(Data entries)

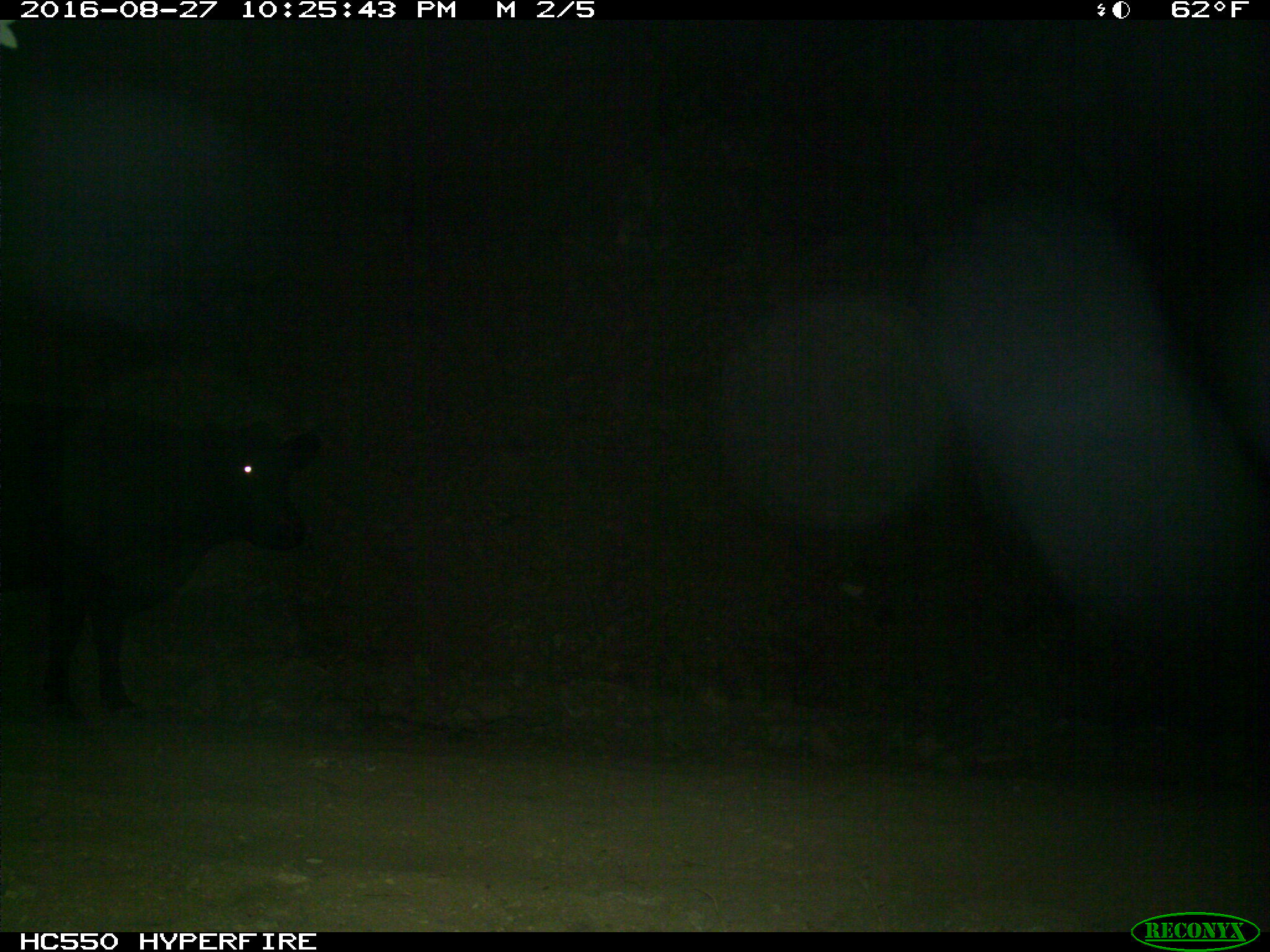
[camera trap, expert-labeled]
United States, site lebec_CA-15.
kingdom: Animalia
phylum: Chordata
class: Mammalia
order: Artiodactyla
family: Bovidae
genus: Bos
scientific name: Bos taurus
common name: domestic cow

* * *

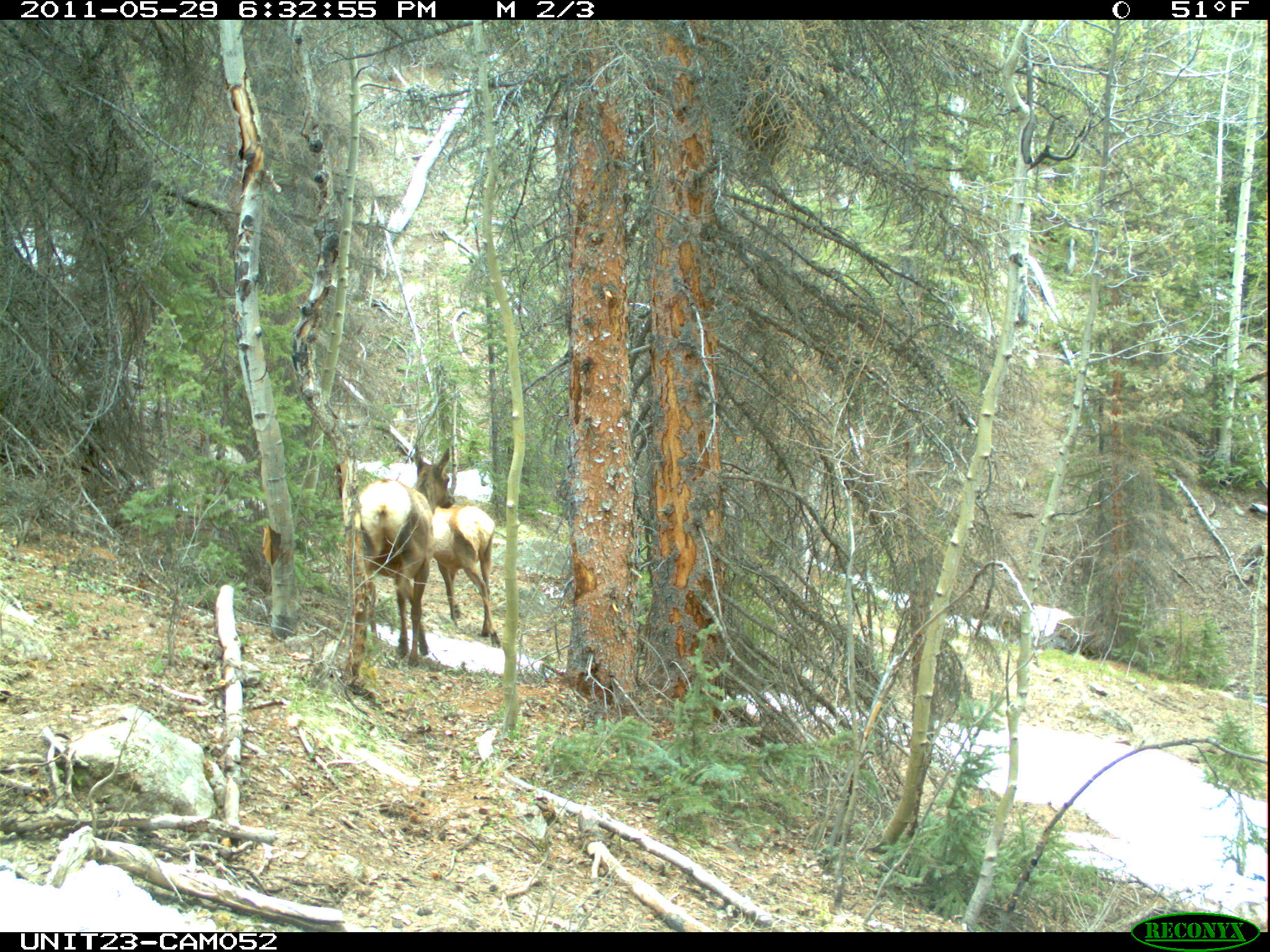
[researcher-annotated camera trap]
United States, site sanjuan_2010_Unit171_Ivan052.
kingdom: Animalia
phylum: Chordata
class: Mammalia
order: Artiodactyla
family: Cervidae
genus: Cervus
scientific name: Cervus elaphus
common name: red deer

[YOUR OBJECTIVE]: What is asked for is an exact copy of the lines above from the one containing "[camera trap, expert-labeled]" through the one containing "common name: domestic cow", and only those.

[EXPECTED ANSWER]:
[camera trap, expert-labeled]
United States, site lebec_CA-15.
kingdom: Animalia
phylum: Chordata
class: Mammalia
order: Artiodactyla
family: Bovidae
genus: Bos
scientific name: Bos taurus
common name: domestic cow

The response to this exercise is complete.